Volume 20, Number 1—January 2014


A Historical Perspective of Influenza A(H1N2) Virus

Naomi KomadinaComments to Author , Jodie McVernon, Robert Hall, and Karin Leder
Author affiliations: World Health Organization Collaborating Centre for Reference and Research on Influenza, Melbourne, Victoria, Australia. (N. Komadina)Monash University, Melbourne (N. Komadina, R. Hall, K. Leder)The University of Melbourne, Melbourne (J. McVernon)Victorian Infectious Diseases Reference Laboratory, North Melbourne, Victoria, Australia (J. McVernon);Victorian Infectious Diseases Services, Melbourne (K. Leder)


The emergence and transition to pandemic status of the influenza A(H1N1)A(H1N1)pdm09) virus in 2009 illustrated the potential for previously circulating human viruses to re-emerge in humans and cause a pandemic after decades of circulating among animals. Within a short time of the initial emergence of A(H1N1)pdm09 virus, novel reassortants were isolated from swine. In late 2011, a variant (v) H3N2 subtype was isolated from humans, and by 2012, the number of persons infected began to increase with limited person-to-person transmission. During 2012 in the United States, an A(H1N2)v virus was transmitted to humans from swine. During the same year, Australia recorded its first H1N2 subtype infection among swine. The A(H3N2)v and A(H1N2)v viruses contained the matrix protein from the A(H1N1)pdm09 virus, raising the possibility of increased transmissibility among humans and underscoring the potential for influenza pandemics of novel swine-origin viruses. We report on the differing histories of A(H1N2) viruses among humans and animals.

• [Requirement]:
Pick up the abstract on the history of influenza A(H1N2) virus after its last sentence and continue it. The items have no connection to the abstract on the history of influenza A(H1N2) virus.

• [Dataset records]:
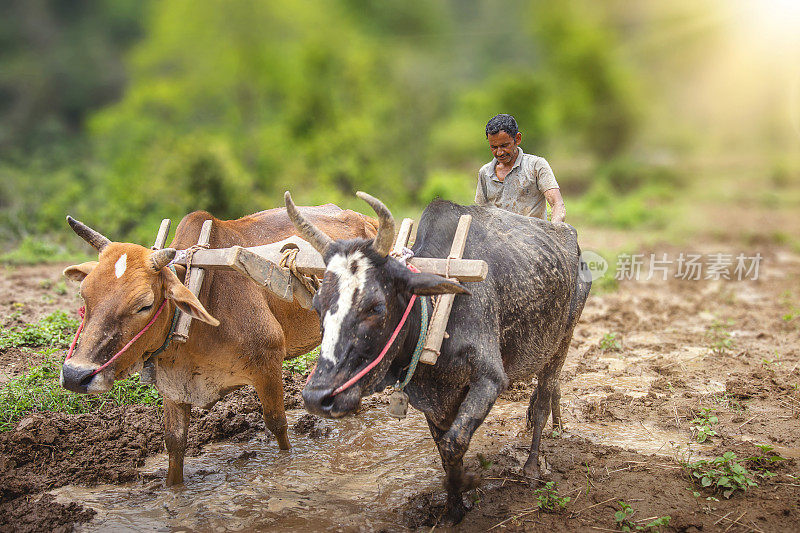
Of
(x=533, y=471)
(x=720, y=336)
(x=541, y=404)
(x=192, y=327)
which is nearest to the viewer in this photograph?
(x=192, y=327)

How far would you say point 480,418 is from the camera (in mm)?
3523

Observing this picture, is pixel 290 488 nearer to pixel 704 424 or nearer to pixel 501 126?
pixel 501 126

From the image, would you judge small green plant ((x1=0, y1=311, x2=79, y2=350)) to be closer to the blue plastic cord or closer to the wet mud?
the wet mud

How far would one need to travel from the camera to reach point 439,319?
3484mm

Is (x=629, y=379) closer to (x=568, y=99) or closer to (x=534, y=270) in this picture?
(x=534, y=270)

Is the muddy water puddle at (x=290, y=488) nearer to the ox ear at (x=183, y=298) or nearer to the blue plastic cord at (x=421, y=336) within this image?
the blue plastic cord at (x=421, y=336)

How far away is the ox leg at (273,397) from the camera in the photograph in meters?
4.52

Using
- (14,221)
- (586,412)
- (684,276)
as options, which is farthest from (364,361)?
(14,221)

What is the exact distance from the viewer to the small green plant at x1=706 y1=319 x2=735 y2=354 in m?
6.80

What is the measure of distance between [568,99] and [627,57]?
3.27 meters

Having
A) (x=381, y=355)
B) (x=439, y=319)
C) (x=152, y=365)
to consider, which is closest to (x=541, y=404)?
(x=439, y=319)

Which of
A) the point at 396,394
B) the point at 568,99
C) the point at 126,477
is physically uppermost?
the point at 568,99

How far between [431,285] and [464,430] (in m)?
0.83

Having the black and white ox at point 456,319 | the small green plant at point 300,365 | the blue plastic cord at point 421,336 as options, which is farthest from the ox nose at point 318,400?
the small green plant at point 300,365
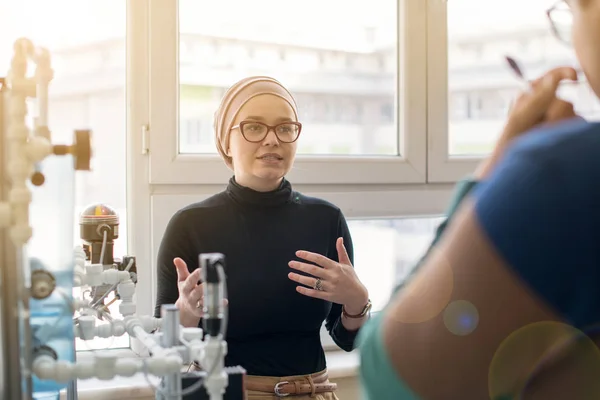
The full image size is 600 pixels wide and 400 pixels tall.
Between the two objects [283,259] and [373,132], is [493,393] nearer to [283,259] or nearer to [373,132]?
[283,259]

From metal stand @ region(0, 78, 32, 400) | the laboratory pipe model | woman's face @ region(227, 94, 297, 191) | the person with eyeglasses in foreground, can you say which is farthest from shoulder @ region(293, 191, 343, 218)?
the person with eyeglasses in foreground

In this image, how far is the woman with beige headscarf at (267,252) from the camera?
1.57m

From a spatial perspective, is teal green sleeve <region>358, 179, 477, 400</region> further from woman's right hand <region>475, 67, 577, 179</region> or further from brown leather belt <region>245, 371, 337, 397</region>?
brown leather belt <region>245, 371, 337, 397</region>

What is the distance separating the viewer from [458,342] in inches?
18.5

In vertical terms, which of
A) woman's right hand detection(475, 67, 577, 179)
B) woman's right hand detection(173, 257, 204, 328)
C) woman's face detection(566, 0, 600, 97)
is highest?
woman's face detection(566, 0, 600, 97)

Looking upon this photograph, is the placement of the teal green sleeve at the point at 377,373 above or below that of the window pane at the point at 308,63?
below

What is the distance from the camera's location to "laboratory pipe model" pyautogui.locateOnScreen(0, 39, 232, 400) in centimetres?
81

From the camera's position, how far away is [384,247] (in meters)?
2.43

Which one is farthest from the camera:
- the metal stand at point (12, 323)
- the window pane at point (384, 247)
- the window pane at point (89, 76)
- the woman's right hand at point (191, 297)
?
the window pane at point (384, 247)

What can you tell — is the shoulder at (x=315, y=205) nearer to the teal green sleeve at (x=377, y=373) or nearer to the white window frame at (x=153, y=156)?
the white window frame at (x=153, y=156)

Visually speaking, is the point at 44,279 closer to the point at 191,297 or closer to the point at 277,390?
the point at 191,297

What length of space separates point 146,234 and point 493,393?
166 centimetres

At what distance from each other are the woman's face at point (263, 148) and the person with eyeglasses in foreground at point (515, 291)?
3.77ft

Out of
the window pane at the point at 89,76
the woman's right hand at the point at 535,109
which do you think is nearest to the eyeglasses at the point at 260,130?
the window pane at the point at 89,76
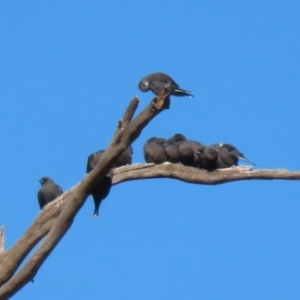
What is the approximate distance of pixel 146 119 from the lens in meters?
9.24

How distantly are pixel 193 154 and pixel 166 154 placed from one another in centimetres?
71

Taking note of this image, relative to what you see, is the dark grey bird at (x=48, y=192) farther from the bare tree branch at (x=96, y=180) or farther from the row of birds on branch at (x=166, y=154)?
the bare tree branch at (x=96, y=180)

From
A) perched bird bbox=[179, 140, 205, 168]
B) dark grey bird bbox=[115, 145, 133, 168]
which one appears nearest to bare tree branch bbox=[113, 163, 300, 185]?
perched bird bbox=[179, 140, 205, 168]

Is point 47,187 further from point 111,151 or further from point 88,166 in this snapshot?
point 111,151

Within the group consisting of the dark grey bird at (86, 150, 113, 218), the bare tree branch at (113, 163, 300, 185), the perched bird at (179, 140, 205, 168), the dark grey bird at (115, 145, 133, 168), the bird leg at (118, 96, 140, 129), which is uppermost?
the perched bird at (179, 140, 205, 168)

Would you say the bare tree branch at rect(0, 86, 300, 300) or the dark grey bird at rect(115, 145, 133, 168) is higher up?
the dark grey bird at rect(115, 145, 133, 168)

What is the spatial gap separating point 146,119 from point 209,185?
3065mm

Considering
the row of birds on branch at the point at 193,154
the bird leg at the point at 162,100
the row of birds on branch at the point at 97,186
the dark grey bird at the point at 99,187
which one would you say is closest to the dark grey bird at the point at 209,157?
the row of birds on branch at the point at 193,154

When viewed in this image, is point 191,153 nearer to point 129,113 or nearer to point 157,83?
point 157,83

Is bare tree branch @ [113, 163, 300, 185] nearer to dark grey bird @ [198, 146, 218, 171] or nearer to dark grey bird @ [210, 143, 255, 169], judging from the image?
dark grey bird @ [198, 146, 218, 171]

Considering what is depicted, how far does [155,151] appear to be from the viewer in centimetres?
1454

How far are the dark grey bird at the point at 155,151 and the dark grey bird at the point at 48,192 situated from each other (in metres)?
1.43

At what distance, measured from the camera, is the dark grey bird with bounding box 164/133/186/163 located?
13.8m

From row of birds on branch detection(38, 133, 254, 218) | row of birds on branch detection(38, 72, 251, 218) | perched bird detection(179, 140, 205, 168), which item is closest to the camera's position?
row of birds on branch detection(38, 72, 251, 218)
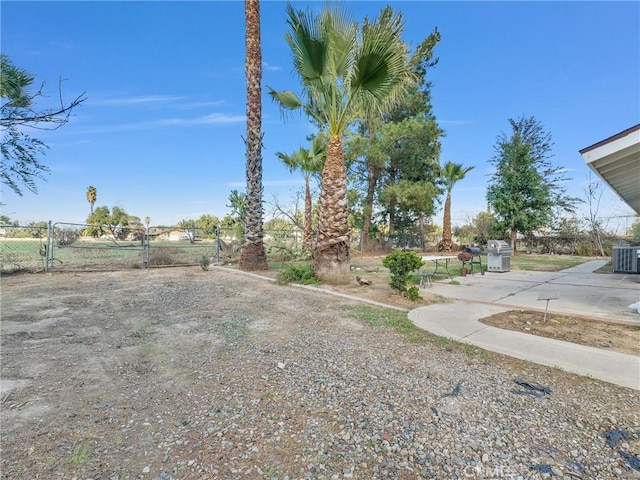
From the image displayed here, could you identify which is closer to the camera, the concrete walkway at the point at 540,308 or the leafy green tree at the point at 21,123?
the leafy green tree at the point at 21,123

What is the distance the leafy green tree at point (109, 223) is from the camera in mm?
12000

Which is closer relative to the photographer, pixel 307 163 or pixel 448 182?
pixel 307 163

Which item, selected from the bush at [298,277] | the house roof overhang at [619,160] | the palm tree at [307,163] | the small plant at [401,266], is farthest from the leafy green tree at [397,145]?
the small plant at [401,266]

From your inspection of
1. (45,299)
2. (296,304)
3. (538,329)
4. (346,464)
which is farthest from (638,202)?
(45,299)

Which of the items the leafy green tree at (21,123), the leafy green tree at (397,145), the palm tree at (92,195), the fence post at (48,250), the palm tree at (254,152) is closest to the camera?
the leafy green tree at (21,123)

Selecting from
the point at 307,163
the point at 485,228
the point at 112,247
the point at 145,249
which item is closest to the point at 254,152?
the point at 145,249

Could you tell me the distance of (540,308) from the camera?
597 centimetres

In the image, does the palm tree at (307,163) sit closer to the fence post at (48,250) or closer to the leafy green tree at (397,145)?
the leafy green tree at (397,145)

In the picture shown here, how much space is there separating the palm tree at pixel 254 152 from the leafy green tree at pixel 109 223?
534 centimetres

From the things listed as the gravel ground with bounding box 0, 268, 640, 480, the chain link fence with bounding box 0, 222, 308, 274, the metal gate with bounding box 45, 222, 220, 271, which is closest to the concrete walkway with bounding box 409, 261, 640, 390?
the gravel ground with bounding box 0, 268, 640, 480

• [Result]:
During 2009, emergence of influenza A(H1N1)pdm09 as a pandemic virus heightened public awareness of the potential for human influenza viruses to mutate. The viruses had been transmitted to animal reservoirs decades earlier, evolved, and were reintroduced to human populations as novel reassortant viruses (1). Reinforcing this concept, during 2012, >300 human cases of swine-origin influenza A(H3N2) variant (v) viruses were reported in the United States, predominantly acquired through close contact with pigs at agricultural shows, leading to 11 hospitalizations. The virus had limited person-to-person spread during 2012; a seed vaccine virus was developed for response to the H3N2v strain should the virus become readily transmissible among humans (2).
A swine-origin influenza subtype variant, A(H1N2)v, which was lesser known than H3N2v, infected 4 persons attending agricultural shows during the final days of the agricultural show season (3). Late emergence of this virus may have limited its spread. Although there was no evidence of human-to-human transmission, there was concern that the presence of the matrix protein derived from the A(H1N1)pdm09 virus, which had been circulating widely in the human population since 2009, could potentially confer the A(H1N2)v virus with increased transmissibility among humans (3).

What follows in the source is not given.